- _What this exercise asks_:
a – According to the Calcutta passage, what is driving the increasing number of vehicles in the city?
b – Print the portion of the Calcutta passage running from "In large areas" up to and including "this sprawling city.".
c – Carry on the Calcutta passage, starting right after its final sentence.

- _Passage for review_:
.....
Calcutta ... in its sounds, sights and colours

There are too many cars, and too many flyovers, in Calcutta. As with flyovers as also metro rail links in a good number of cities in our part of the world --- think here of the metro rail structure overshadowing the DhakaUniversity area --- it is the beauty of precious places which declines somewhat.

In large areas of Calcutta, that is precisely what has been happening. Add to that the increasing number of vehicles, thanks to a growing middle class, that now define life in this sprawling city.

Beyond and above everything, though, is the sense of continuity which keeps Calcutta linked to history. Calcutta remains a moving vehicle of history; and this is a truth which reasserts itself when Andalib Elias, the suave Bangladesh deputy high commissioner, takes you on a tour of the mission grounds.
.....
- _Data under study_:
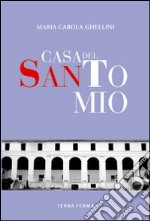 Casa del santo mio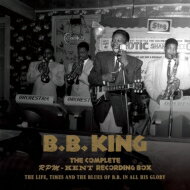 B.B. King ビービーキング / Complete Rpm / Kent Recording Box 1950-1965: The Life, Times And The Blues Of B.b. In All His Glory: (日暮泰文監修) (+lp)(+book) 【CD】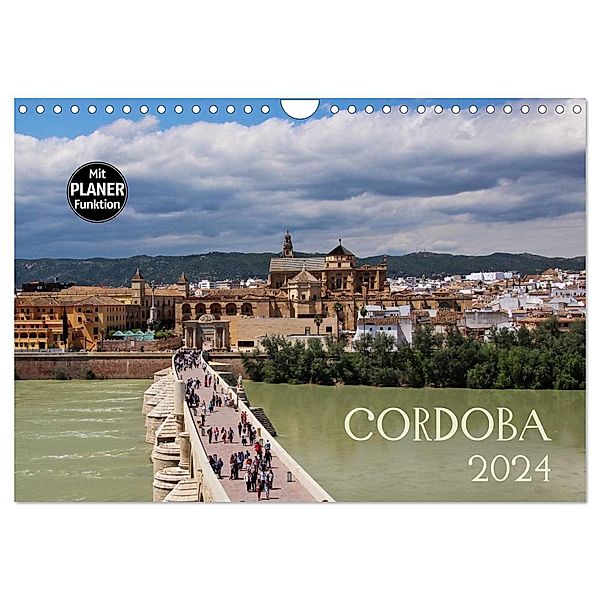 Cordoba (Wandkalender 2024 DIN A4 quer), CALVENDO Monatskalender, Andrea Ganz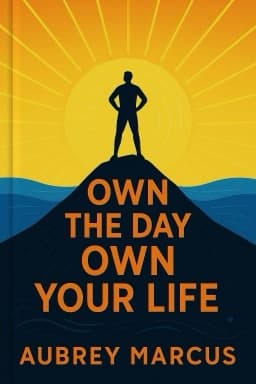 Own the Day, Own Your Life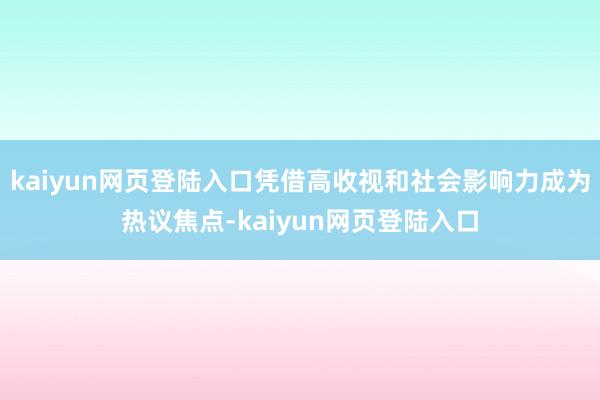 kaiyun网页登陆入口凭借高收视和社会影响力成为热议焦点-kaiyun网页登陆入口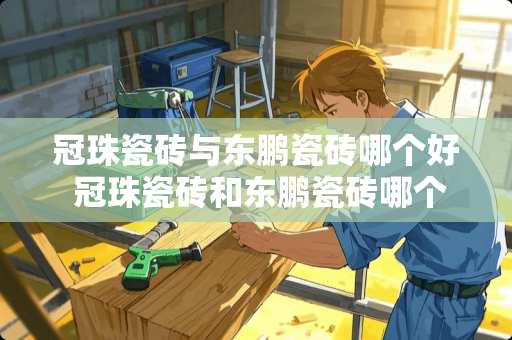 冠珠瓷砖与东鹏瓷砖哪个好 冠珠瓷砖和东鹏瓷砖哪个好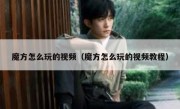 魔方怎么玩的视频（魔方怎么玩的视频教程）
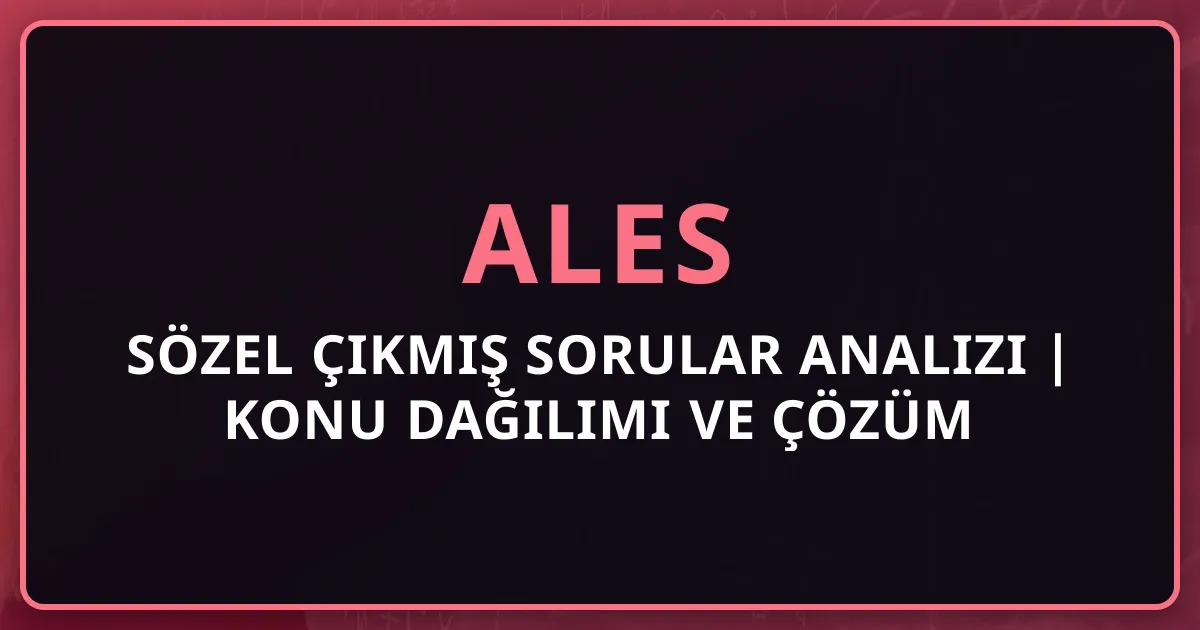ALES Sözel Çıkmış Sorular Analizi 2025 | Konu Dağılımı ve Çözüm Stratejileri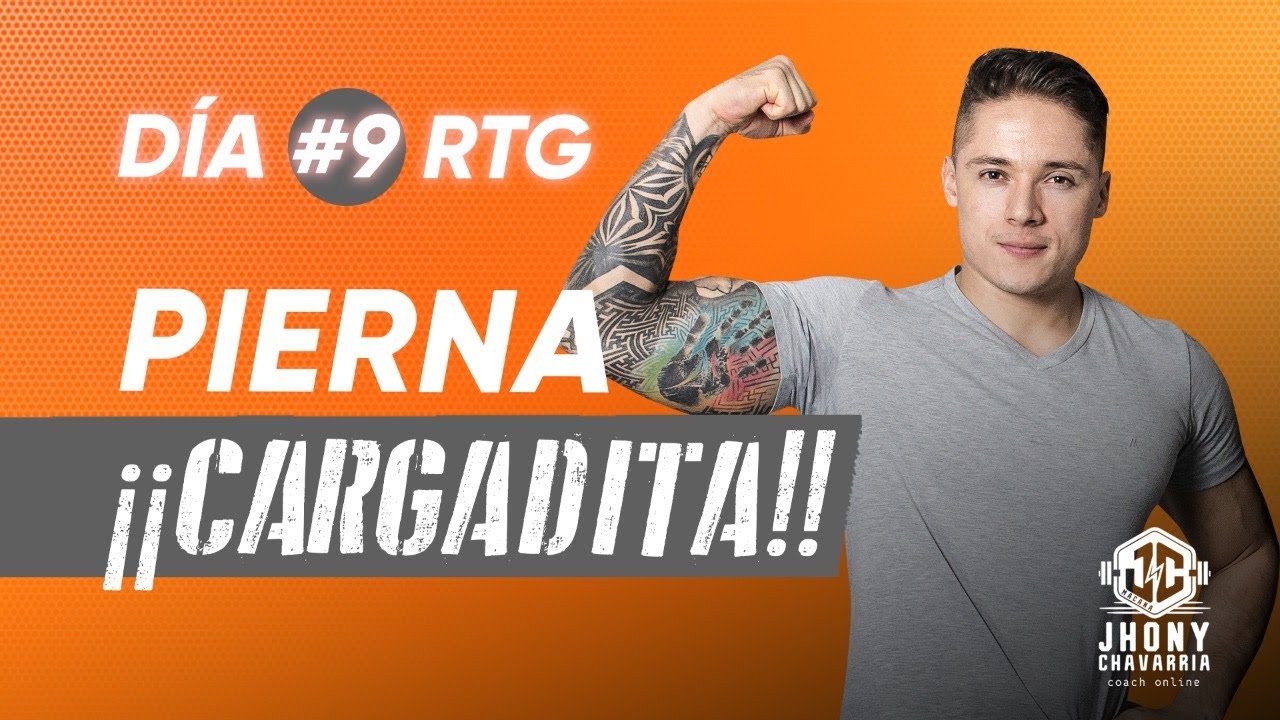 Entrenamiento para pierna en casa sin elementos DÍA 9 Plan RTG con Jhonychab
.....
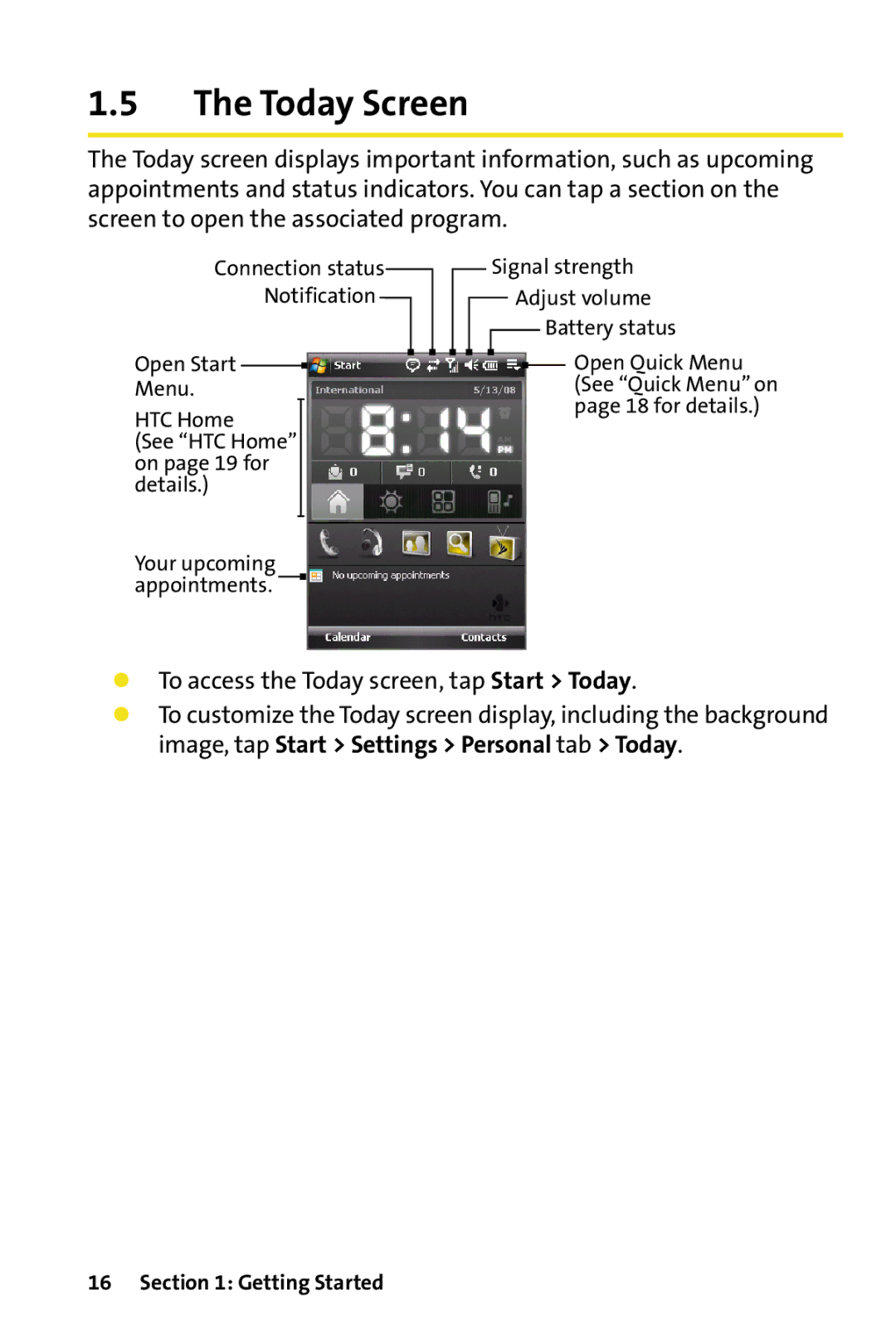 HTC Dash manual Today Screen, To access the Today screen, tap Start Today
.....
- _Results of the exercise_:
a – A growing middle class.

b –
In large areas of Calcutta, that is precisely what has been happening. Add to that the increasing number of vehicles, thanks to a growing middle class, that now define life in this sprawling city.

c –
It is that seminal moment of 18 April 1971 which comes alive, with recollections of the move by Hossain Ali and his staff to switch their allegiance to Bangladesh a day after the Mujibnagar government was sworn in at Meherpur.

And what's the story behind the two flag poles on the premises of the deputy high commission? Elias explains. At the top of the mission the flag flutters on the pole as a commemoration of the history of April 1971. The pole at the slightly lower level displays the Bangladesh flag in line with standard diplomatic practice.

History is thus a brilliant coming together of past and present at the Calcutta mission. The deputy high commissioner operates from the very same room where Hossain Ali engineered the functioning of the place in those heady days of the War of Liberation. 

The wide lawn is a reminder of the difficult yet enthusiastic ways in which the Bangladesh governmental structure, administratively speaking, worked in a set of tents in those crucial days. Beyond the mission complex not far away is of course where the political leadership conducted the war. The old seat of the Mujibnagar government is today Sri Aurobindo Bhaban.

The Bangladesh deputy high commission is thus a significant landmark in Calcutta. And then there is the excitement which pumps life across the city, even in areas adjacent to old graveyards. The narrow road leading to Gobra, where Muslims have been buried through the decades, reverberates with the haggling which goes on between sellers and buyers.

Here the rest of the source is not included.